Money, Money, Money...
I am working on a project that revolves around money - particularly how women relate to money. From a study undertaken by Australia research group WIRE I have learned some fascinating insights that really never occurred to me before.
"The overarching finding is that women’s relationship with money is driven by personal life experience.Unless financial information acknowledges and understands this, it will not readily affect this relationship. Fundamentally, gender is pivotal in all areas of providing financial information, programs and products.
For women, emotion, money and family were interwoven. Women felt overwhelmed by what they did not know and embarrassed when they discovered what they had foregone, or that
they had wasted opportunities to become financially literate. The feelings of hopelessness, shame and inadequacy in their finances ran deep across all socio-economic groups.

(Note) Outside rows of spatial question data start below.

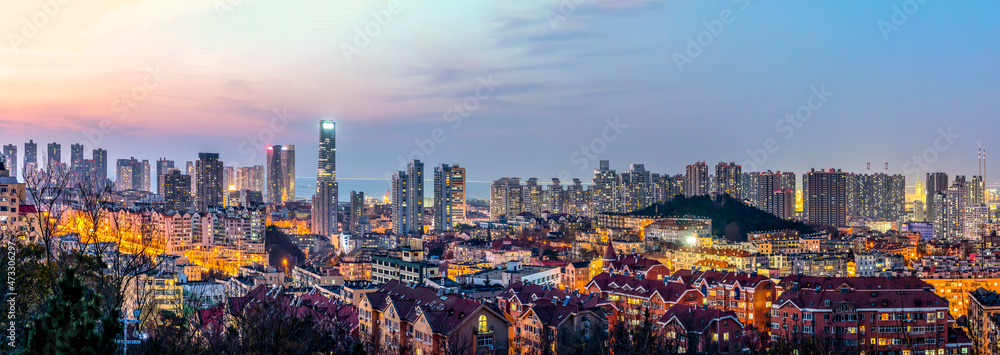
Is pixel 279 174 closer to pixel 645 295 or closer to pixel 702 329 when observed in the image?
pixel 645 295

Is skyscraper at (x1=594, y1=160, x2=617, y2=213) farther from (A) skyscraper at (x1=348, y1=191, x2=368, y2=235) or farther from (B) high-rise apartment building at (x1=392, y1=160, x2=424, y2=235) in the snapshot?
(A) skyscraper at (x1=348, y1=191, x2=368, y2=235)

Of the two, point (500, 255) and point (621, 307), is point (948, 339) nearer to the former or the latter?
point (621, 307)

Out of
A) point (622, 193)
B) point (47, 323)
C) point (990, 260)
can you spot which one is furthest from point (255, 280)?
point (622, 193)

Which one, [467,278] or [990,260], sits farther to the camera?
[990,260]

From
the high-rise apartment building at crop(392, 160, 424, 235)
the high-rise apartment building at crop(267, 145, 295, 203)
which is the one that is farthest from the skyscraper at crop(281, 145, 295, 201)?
the high-rise apartment building at crop(392, 160, 424, 235)

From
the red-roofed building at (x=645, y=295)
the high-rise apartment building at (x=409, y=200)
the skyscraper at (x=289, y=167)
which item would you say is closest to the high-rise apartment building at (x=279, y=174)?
the skyscraper at (x=289, y=167)

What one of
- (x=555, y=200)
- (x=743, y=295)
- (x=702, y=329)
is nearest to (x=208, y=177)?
(x=555, y=200)
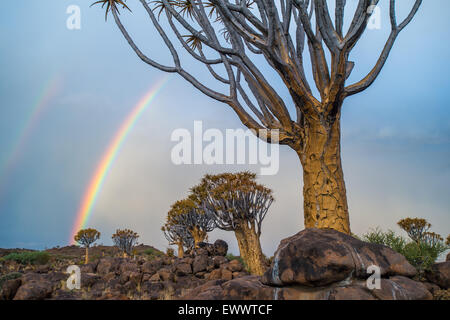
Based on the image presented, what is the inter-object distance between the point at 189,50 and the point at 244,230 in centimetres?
752

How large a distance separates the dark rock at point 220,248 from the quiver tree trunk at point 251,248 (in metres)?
0.94

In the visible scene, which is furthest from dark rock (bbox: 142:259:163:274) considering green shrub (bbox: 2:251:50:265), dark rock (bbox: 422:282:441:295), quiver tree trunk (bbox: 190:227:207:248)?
green shrub (bbox: 2:251:50:265)

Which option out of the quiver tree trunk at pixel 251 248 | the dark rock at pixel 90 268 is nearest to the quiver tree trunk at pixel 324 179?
the quiver tree trunk at pixel 251 248

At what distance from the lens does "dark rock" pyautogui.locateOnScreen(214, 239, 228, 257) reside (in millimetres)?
14602

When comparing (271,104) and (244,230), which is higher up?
(271,104)

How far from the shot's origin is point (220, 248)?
14.7 meters

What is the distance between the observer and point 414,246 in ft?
29.5

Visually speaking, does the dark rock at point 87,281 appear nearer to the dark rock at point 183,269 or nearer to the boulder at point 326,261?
the dark rock at point 183,269

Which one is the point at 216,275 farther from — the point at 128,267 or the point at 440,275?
the point at 440,275

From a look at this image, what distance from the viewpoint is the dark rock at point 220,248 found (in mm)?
14602

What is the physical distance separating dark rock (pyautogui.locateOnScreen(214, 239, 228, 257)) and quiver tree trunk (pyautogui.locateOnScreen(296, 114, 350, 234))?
744cm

Women in the study were generally fearful about money. Their lack of financial literacy was a frightening prospect, and many found the language of money to be frightening. Many women in this study did not have either the first hand experience or the ready access to information to make informed decisions. They also lacked confidence and knowledge on how to go about accessing the financial market.
The research found a number of factors influenced the perception of money, including family, class and financial status, and considerations of the ‘privacy of money’.

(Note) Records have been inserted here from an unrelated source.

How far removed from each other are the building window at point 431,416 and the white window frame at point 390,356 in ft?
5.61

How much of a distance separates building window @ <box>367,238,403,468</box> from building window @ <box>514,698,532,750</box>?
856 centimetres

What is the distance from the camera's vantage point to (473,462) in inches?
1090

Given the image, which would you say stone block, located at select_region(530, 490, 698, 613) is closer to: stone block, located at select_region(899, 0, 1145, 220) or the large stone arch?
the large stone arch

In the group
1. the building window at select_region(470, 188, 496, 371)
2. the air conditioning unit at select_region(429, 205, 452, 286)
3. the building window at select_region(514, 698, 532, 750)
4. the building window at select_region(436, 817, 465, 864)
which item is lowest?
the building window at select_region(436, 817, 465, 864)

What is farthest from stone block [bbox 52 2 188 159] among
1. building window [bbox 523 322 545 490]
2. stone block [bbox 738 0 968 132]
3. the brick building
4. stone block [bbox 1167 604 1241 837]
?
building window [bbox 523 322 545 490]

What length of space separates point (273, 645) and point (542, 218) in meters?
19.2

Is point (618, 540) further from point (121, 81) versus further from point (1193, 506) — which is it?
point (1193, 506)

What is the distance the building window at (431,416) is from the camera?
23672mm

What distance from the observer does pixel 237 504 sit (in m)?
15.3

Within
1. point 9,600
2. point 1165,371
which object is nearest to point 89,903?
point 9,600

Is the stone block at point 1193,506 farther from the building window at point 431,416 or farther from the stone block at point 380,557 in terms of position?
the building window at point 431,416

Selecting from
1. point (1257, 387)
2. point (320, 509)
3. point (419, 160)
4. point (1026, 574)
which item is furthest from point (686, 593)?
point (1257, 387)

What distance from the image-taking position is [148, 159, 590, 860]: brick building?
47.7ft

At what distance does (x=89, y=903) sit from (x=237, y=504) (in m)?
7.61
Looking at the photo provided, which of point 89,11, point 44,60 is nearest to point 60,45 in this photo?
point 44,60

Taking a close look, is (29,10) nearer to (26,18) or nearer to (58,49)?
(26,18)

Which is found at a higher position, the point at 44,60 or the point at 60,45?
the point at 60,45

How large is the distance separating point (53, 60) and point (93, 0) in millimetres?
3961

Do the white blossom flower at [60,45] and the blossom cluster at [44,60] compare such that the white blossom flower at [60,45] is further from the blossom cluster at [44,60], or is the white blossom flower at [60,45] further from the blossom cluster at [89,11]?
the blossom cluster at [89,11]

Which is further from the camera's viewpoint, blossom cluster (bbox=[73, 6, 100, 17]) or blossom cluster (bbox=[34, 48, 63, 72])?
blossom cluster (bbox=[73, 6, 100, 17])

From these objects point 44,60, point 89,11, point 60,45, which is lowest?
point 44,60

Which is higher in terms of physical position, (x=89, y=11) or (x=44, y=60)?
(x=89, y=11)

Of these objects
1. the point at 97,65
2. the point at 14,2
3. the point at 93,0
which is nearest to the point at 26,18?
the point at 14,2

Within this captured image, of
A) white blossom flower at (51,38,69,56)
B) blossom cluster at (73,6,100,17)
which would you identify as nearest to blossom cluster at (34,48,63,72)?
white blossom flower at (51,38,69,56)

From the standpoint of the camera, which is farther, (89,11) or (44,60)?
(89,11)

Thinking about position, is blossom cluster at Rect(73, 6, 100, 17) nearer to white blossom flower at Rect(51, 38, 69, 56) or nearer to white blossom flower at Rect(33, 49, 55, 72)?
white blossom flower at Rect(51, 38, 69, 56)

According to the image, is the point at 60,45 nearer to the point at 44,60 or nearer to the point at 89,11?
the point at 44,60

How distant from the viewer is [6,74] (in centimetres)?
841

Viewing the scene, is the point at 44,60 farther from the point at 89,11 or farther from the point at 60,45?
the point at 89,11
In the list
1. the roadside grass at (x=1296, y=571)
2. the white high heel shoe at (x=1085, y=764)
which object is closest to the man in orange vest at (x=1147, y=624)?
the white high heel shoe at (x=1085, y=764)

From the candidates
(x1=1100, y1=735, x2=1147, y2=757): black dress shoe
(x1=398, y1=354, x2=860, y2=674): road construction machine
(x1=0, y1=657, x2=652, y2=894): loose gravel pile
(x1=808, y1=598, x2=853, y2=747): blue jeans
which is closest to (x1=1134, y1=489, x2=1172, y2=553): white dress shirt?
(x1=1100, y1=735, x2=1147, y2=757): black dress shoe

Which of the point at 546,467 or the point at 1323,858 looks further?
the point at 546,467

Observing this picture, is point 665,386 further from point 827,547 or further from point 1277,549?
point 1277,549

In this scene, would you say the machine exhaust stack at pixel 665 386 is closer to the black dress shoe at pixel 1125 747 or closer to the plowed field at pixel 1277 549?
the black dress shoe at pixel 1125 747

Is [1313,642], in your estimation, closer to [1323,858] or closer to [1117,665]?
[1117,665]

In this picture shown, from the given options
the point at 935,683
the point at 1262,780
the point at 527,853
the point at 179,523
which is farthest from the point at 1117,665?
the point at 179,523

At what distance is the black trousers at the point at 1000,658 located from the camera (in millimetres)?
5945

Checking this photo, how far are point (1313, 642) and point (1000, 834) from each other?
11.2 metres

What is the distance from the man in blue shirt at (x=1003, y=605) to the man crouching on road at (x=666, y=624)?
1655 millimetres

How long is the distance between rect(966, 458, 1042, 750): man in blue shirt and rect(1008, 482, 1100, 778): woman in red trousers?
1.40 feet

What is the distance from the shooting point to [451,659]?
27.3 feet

Besides emotional and social factors, the research identified additional influences on women’s financial behaviour, especially with regard to taking control of finances. Most particular among these was the importance of significant life changes – new employment, divorce or separation, death – in stimulating learning and control for women.
These are often negative events, and extremely stressful stimulators to action. Women too, have a need for money to be ‘visible’, and property is seen as a preferred investment option for many.
• information about a range of topics, including managing money and assets like banking, investments, credit, insurance and taxes
• understanding how financial concepts work,such as the relationship between time and rates,and aggregating assets in insurance
• confidence to plan and to make financial decisions"
The study is interesting and, while it does concentrate on women's issues, the topic of financial literacy probably affects men equally - even if their perceptions are different.
Having just gone through the electoral process, where the economy was high on the agenda, I wonder how much a change in money behaviour could change the economic fortunes of the entire nation?
New Zealanders have amongst the worst savings record in the world. Our personal debt by household is astonishingly high - according to the NZ Reserve Bank "By mid-2006 the outstanding debt of households had increased around five times in dollar terms since 1990, more than doubling as a percentage of households' disposable income." While that might be comparable to the UK, USA and Australia - I don't think we can take reassurance from the fact.
When I think about the positive effects of micro loans given to women in developing countries where the women are discriminated against, effectively denied access to capital - sometimes because their status is that of a minor- I wonder what impact on New Zealand's economy if we could stimulate a far greater understanding of money and how it can work positively to change lives.
Interestingly, one of the criticism of micro-financing has been that it 'privatises public safety-net programs' - but that perspective comes from a highly command and control position - where self determination is seen as less noble than a charitable deed or handout. Handouts are fine, but they encourage dependency. I wonder if financial ignorance in New Zealand has come from just that kind of reliance on welfare state thinking? If one knows there is a regular trickle of assistance, what point is there in imagining that it could be used to grow income or wealth (when the state subsidy reduces or is eliminated if the individual's income increases. It is a cycle of dependency where knowing more about money and personal investment is suppressed by the welfare system. A little extra cash becomes a dangerous thing - if it will kill the golden goose.
I'd like to see a grass-roots programme put in place - or begun spontaneously by women who choose to take responsibility for themselves and their families - maybe some money clubs? Where the topic of discussion and action is to build wealth from the ground up - it could begin with absolute basics and progress through to entrepreneurship.
The funny thing about all of this is that it reminds me of the Swedish economists who wrote Funky Business Forever: How to Enjoy Capitalism (Financial Times)
- they said Marx was right - the proletariat does own the means of production, its just that, somewhere along the way, the old boss got replaced by the new boss. Today individuals and their talents are far more valued by being able to make unregulated/disintermediated connections with like minds. Imagine a revolution of women who end up controlling significant wealth from a low base. Now that would be something to see.